C’est une victoire pour la région Pays de Loire et sa clause d’interprétariat que les sages du Palais Royal viennent de valider. Dans la guerre qui oppose l’Etat à certains pouvoirs adjudicateurs au sujet de la fameuse clause Molière, la collectivité de l’Ouest aurait trouvé la bonne formule, en substituant l’obligation de la maitrise de la langue française par celle d’un recours à un interprète. En l’espèce, la collectivité a introduit dans un marché de travaux, la stipulation suivante : « afin de permettre au maître d’ouvrage d’exercer son obligation de prévention et de vigilance, (…) le titulaire est tenu de recourir, à ses frais, à un interprète qualifié dans les langues concernées, si les personnels présents sur le chantier, quelle que soit leur nationalité, ne disposent pas d’une maîtrise suffisante de la langue française pour leur permettre de comprendre la réglementation sociale en application du Code du travail. En cas de carence constatée (…) la Région désignera un ou des interprètes de son choix. Les frais consécutifs seront comptabilisés comme pénalités. (…) De plus, après mise en demeure restée sans effet, la résiliation du marché pourrait être prononcée aux frais et risques du titulaire ». La préfecture de la région et du département de la Loire-Atlantique avait logiquement saisi le juge du référé précontractuel puisque le gouvernement avait, dans une circulaire, interdit la prolifération de ce type de dispositif (instruction interministériel du 27 avril 2017, ARCB1710251) estimé contraire aux fondements, à la fois, de la commande publique et de l’Union européenne.

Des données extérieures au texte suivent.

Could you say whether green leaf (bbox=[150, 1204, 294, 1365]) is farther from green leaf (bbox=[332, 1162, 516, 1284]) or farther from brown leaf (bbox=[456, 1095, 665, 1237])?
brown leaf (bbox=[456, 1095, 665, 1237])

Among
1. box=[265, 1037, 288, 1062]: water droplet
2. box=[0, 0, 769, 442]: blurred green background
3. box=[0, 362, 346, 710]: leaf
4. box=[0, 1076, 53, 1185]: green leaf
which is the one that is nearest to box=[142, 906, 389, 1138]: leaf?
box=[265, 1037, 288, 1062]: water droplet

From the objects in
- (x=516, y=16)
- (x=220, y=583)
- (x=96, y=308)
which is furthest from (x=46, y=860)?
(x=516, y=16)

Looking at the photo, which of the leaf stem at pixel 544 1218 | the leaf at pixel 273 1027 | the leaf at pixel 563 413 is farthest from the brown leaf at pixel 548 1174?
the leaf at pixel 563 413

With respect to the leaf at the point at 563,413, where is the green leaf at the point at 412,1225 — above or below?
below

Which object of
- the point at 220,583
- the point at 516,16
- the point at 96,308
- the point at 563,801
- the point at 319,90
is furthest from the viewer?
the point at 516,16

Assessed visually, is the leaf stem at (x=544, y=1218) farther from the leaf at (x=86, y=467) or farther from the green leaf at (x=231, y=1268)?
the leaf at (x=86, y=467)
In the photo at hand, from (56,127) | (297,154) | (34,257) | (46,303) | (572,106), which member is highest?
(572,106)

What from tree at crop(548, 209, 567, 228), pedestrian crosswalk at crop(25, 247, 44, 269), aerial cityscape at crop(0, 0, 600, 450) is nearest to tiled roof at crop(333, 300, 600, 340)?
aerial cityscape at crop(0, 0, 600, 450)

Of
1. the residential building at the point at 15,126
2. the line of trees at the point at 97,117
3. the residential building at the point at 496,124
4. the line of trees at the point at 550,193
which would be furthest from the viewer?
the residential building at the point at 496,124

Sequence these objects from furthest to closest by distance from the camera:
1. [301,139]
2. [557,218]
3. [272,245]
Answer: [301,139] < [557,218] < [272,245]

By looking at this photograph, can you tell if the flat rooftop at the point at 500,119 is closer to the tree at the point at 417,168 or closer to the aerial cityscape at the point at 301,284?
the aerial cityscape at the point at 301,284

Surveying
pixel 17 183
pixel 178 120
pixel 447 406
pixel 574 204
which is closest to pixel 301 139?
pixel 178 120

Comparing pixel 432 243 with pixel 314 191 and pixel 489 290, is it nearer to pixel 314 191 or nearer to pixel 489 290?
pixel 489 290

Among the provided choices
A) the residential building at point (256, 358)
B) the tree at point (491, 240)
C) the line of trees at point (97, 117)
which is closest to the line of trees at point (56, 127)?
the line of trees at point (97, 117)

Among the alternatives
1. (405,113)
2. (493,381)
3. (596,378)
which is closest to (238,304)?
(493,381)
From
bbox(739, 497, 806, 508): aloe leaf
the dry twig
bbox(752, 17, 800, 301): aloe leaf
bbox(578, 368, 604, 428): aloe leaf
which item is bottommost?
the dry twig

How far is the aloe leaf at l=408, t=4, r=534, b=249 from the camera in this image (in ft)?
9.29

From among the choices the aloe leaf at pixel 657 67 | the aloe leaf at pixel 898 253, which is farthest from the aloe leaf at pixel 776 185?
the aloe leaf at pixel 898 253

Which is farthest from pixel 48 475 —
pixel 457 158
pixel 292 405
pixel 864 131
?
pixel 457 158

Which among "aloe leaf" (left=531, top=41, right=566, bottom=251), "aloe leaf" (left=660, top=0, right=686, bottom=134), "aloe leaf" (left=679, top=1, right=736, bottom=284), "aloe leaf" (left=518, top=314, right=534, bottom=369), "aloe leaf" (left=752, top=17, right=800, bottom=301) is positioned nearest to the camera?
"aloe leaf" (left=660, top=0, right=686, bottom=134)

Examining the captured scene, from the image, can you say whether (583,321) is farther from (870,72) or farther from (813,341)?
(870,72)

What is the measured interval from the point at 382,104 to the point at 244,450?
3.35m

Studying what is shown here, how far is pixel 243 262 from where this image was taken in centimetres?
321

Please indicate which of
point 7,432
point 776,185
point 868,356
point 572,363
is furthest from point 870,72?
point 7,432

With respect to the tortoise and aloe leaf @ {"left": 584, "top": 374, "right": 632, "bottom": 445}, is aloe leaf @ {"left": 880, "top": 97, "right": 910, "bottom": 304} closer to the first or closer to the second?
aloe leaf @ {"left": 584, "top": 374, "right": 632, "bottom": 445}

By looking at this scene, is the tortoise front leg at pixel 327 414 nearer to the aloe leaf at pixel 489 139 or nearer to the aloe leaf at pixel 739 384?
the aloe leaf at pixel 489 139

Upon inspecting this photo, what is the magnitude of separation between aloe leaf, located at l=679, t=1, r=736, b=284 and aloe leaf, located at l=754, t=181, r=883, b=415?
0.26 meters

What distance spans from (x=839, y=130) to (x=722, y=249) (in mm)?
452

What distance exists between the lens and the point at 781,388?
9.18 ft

Après le tribunal administratif de Nantes (ordonnance du 7 juillet 2017), le Conseil d’Etat n’a pas donné raison aux représentants de l’Etat. Pourtant, les conclusions du rapporteur public abondaient dans leurs sens. Gilles Pélissier estimait que cette clause était doublement contraire à la libre circulation au sein de l’Union. D’une part, les entreprises françaises seraient réticentes à embaucher des travailleurs détachés. D’autre part,  les implantations de prestataires étrangers sur le territoire seraient plus difficiles.


Une clause non discriminatoire


Le Conseil d’Etat est resté de marbre à cette argumentation. Primo, les travailleurs détachés sont soumis à la règlementation nationale notamment en matière de santé et de sécurité au travail et de protection sociale, rappelle la juridiction de cassation. Deuzio, une entreprise, quelle que soit sa nationalité, ne serait pas lésée ou privilégiée. Cette stipulation ne porterait aucune atteinte au principe européen. Par ailleurs, une mesure nationale restreignant l’exercice des libertés fondamentales garanties par le Traité sur le fonctionnement de l’Union européenne peut être admise, rappelle la haute juridiction. La mesure doit à la fois poursuivre un objectif d’intérêt général et permettre de garantir la réalisation de celui-ci sans aller au-delà de ce qui est nécessaire pour l’atteindre. La clause d’interprétariat, mise en cause, respecte ces conditions selon les sages du Palais Royal : « elle vise à permettre au maître d’ouvrage de s’assurer, en vertu notamment de l’article L. 4531-1 du code du travail, que chaque travailleur directement concerné par l’exécution de tâches risquées sur le chantier est en mesure de réaliser celles-ci dans des conditions de sécurité suffisantes ». Toutefois, cette ambition de compréhension des consignes de sécurité est-elle compatible avec l’article 38 de l’ordonnance relative aux marchés publics ? Le texte encourage la prise en compte de considérations relatives au domaine sociale et à l’emploi. Gilles Pellissier écartait cette clause pour deux raisons : cet objectif est déjà encadré par le code du travail et cette législation est applicable à l’ensemble des chantiers. Pour le Conseil d’Etat, un tel dispositif n’est visiblement pas antinomique. Les Sages ont également écarté un dernier argument du rapporteur public qui avançait  que des résultats similaires pouvaient être produits avec un coût moindre pour le prestataire. L’application de ces clauses doivent être appliquées sans occasionner de coûts excessifs, insiste le Conseil d’Etat.